CN103098604B - Reciprocating double moving cutter cutting test device - Google Patents

Abstract

The reciprocating double-moving knife cutting test device includes a cutting mechanism, a stalk feeding mechanism and a monitoring and operating mechanism. The input power of the motor drives the upper and lower knife rods to move in parallel and different directions through a connecting rod, so that the adjacent upper and lower The blades move, staggered and overlapped to cut crops. Torque and speed sensors, tension sensors and speed sensors are installed on the power input shaft, between the upper and lower cutter bars and the left and right rocker arms, and beside the drive wheel to sense and record cutting. The parameters in the process are processed by computer to calculate the best combination of parameters. In the present invention, the double-layer movable knives move at the same speed and in different directions at the same time, the inertial force of the upper and lower knife rods is offset, avoiding the large shaking of the cutter, and the power is transmitted through a connecting rod to improve the accuracy of the movement of the upper and lower blades , Reduce the machine installation and debugging process.

Description

Reciprocating double-moving knife cutting test device

technical field

The invention relates to a crop cutter for testing, which is a cutting test device for simultaneously cutting crops with double-layer movable knives, and belongs to the field of machinery.

Background technique

The cutter is one of the core components of the harvester. The rationality of the cutter design directly affects the working performance of the harvester. Various parameters of the cutter require a lot of experiments to determine the optimal parameter value. The research is mainly to determine the best combination of cutting speed, feeding speed and blade geometry parameters through experiments and to study the interaction among them. However, the field test of the cutter is greatly affected by the field environment, it is more complicated to change the test parameters, it is more difficult to collect and process the signal, and the test error fluctuates greatly, which is very inconvenient for research, and the field test is limited by the crop harvest season .

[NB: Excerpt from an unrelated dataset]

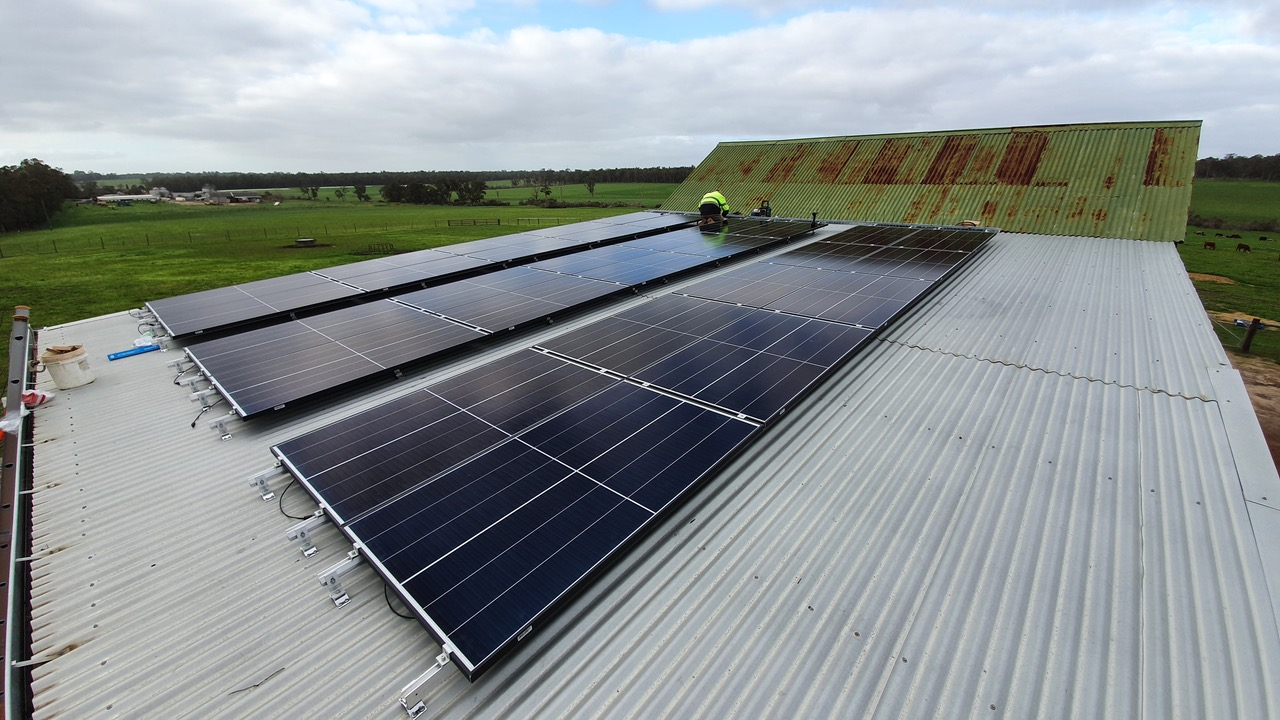 Rooftop PV array install at Jindong-Treeton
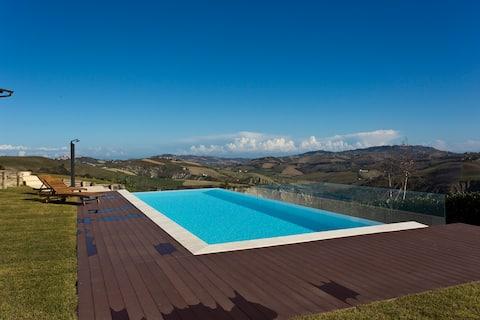 Casa con piscina, piano terra, Villa cerqueto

Traditional harvesters are usually single-moving knife harvesters, which have problems such as low cutting speed, large reciprocating inertial force, and large vibration. Therefore, it has become a demand to research and design a cutter that can solve the problems of traditional cutters.

Contents of the invention

In order to solve the above problems, the present invention provides a reciprocating double-moving knife cutting test device, which can measure and record the cutting power consumption of the cutter in the process of cutting crops, and compare the stubble leakage rate and stubble breaking rate after cutting the crops. To determine the best combination of cutting parameters.

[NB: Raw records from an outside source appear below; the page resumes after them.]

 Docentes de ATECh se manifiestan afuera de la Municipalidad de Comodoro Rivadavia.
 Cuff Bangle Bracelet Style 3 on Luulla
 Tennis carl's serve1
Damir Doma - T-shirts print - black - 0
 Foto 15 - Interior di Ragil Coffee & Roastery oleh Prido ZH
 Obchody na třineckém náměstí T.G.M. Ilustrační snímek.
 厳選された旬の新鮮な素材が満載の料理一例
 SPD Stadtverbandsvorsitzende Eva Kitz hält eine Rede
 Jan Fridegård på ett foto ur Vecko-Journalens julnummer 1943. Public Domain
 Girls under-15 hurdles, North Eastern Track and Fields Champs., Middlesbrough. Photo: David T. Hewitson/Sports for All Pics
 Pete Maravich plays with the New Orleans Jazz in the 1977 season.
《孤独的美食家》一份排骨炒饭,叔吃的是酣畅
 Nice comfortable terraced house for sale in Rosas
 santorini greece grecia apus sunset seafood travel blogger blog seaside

The reciprocating double-moving knife cutting test device includes a cutting mechanism, a stalk feeding mechanism and a monitoring and manipulating mechanism; One end of the rocking arm is connected, and the other ends of the left and right rocking arms are all hinged with one end of the connecting rod, and the other end of the connecting rod is connected with the power input shaft, which is connected to the motor through a belt transmission.

Tension sensors are respectively arranged between the left and right rocker arms and their respective connecting plates.

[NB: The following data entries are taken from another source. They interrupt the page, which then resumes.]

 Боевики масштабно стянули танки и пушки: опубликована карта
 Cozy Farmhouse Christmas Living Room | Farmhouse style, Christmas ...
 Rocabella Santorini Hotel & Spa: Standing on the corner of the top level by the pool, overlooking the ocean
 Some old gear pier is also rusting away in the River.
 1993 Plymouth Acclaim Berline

The upper and lower knife bars are arranged in the positioning ring on the upper side of the cutting frame, and the upper and lower knife bars are respectively installed and fixed with upper and lower blades. The upper and lower blades have the same specifications and are vertically bonded. The blades are all serrated.

The left rocker arm includes an upper arm and a lower arm that are perpendicular to each other. The upper arm and the lower arm are welded and fixed at both ends of the short rod. The bottom of the lower arm is fixedly connected to the cutting frame through bearings. The right rocker arm is an "L" shape with a vertical corner. The whole board is fixed with bearings and cutting frames below the vertical corners.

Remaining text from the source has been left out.